Gangliosides are lipids with a specific chemical structure that are found in the outer leaflet of the cell membrane. They were initially isolated from brain tissue in 1942 by Ernst Klenk, who also gave them the name “gangliosides”. Besides very high amounts in the brain, gangliosides are found in virtually all cells of the body. They contribute to the formation of dynamic micro-domains in cellular membranes, where they modulate the activity of transmembrane receptors. Gangliosides display a hydrophobic ceramide membrane anchor and a hydrophilic head group consisting of a variable carbohydrate chain. Typically, gangliosides have one or more sialic acid residues in their head groups. Glucosylceramide synthase (GCS) is the key enzyme in ganglioside biosynthesis, which catalyzes the addition of an activated glucosyl moiety to ceramide. The subsequent addition of a galactosyl moiety leads to the formation of the common ganglioside precursor lactosylceramide. Additional carbohydrate moieties are then added by the sequential activity of further enzymes. Through this process, various ganglioside species are formed that differ in the composition of their head groups. Different cell types display different ganglioside expression patterns. Whereas neurons express high amounts of the complex gangliosides GM1, GD1a, GT1b, and GQ1b, astrocytes mainly express gangliosides with simple structures, such as GM3 and GD3.

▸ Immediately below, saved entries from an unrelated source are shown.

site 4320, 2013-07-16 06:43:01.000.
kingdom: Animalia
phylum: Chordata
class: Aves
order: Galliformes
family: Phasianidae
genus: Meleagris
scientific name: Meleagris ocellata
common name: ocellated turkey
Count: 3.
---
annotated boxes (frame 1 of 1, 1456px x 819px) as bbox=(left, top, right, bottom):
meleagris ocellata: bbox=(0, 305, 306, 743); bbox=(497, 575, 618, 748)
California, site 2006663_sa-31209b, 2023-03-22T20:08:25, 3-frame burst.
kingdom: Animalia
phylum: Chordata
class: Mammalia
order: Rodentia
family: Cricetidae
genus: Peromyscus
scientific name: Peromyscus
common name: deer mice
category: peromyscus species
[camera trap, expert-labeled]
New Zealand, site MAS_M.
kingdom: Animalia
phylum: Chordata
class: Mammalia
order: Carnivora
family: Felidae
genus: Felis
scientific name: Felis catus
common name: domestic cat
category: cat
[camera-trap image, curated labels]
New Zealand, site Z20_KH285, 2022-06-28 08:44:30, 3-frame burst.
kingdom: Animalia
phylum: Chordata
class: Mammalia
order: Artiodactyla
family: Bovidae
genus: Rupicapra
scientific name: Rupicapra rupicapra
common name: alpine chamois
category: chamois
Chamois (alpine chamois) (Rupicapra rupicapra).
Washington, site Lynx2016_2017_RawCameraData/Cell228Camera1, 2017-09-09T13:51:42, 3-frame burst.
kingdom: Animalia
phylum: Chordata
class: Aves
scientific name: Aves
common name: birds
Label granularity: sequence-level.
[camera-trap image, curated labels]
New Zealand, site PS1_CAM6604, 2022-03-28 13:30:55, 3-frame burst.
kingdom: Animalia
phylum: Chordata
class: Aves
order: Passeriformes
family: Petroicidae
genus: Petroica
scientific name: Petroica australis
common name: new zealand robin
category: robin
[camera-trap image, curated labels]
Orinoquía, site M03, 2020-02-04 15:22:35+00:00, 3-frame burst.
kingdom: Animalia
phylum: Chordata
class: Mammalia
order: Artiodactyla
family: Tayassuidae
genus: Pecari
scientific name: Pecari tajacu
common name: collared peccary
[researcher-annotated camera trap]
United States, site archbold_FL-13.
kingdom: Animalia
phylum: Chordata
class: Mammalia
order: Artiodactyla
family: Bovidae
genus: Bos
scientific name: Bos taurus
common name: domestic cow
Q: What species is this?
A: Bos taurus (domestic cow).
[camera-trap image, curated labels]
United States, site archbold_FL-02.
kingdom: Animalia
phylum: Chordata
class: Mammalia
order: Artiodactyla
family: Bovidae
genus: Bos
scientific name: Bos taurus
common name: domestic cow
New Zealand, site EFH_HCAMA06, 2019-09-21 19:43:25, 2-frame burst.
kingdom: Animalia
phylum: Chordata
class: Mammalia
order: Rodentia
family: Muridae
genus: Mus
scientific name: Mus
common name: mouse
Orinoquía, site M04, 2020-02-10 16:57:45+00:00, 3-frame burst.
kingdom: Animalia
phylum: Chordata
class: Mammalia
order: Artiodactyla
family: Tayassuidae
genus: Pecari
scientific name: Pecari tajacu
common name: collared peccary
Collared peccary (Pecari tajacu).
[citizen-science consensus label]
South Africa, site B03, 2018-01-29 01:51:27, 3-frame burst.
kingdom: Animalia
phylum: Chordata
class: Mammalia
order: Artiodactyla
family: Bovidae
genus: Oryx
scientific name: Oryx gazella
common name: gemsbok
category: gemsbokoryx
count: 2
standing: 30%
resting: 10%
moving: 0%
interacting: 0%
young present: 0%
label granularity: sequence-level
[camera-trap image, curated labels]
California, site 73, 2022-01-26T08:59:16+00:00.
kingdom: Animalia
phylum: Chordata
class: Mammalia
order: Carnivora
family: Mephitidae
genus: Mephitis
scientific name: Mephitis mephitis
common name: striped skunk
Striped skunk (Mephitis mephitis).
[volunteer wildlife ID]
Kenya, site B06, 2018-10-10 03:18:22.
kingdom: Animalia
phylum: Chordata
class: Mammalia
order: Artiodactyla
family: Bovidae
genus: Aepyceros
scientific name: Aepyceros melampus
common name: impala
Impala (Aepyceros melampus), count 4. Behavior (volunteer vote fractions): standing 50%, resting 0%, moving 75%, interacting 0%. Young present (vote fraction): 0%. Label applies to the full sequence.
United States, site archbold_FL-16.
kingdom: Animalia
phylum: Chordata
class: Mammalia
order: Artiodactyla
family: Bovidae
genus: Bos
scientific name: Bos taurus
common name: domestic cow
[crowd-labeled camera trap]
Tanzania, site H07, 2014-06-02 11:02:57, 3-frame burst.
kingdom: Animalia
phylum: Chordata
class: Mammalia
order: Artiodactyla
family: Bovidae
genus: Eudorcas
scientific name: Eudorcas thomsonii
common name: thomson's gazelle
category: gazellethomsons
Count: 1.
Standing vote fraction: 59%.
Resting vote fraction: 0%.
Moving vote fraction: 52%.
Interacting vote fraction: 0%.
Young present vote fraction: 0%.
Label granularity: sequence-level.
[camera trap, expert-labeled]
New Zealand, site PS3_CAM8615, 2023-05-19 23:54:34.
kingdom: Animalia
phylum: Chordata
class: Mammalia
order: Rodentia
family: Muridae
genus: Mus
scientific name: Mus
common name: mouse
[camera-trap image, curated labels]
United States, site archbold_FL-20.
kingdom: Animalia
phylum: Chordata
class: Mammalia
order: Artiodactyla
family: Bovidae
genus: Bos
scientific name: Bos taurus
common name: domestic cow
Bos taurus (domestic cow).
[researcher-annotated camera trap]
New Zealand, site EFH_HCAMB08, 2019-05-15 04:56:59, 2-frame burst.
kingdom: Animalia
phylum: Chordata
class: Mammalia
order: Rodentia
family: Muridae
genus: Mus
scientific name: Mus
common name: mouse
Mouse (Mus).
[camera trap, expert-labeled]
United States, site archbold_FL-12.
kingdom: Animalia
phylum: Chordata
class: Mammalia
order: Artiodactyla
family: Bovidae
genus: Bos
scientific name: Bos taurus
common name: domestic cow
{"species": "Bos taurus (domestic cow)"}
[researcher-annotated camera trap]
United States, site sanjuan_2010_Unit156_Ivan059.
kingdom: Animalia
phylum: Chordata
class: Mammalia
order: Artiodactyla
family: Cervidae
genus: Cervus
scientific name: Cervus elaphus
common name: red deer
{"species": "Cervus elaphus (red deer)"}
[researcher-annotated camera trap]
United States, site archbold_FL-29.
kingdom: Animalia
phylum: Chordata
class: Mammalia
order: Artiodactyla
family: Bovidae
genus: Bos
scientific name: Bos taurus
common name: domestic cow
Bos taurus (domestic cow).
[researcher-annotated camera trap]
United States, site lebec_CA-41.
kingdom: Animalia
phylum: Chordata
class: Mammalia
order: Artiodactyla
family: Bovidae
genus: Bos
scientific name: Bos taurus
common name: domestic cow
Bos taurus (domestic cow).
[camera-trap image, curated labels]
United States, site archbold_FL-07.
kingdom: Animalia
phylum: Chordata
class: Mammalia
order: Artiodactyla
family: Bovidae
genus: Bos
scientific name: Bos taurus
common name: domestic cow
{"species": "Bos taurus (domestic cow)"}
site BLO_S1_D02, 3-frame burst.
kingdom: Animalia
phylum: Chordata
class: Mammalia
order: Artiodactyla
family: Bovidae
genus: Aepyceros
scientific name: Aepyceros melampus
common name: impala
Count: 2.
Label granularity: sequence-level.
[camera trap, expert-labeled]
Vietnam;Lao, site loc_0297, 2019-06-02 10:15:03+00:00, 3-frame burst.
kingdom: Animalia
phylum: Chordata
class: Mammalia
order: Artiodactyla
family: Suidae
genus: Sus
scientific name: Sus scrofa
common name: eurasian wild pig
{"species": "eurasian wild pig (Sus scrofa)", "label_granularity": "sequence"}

Excursion 2: Ganglioside-deficient mouse model of Alzheimer’s disease

Ganglioside biosynthesis can be inhibited cell-specifically by genetic deletion of the key enzyme of ganglioside biosynthesis (GCS, gene Ugcg) (Jennemann et al., 2005). This is accomplished with the help of the so-called Cre-loxP system, which specifically deletes marked (“floxed”) DNA sequences. The promoter that regulates Cre expression determines the target cells where the recombinase shall be active. Mice with floxed Ugcg alleles are therefore cross-bred with animals expressing the cutting enzyme Cre recombinase specifically in forebrain neurons (Nordström et al., 2013). As Cre activity is inducible by tamoxifen in these mice, ganglioside biosynthesis can be specifically deleted in adult forebrain neurons. Mice harboring a GCS deletion in adult forebrain neurons are then cross-bred with a common mouse model of Alzheimer’s disease, the so-called 5xFAD mice (Oakley et al., 2006). 5xFAD mice display an early-onset progressive variant of Alzheimer’s disease, as well as β-amyloid deposition and neurodegeneration starting at the age of three months.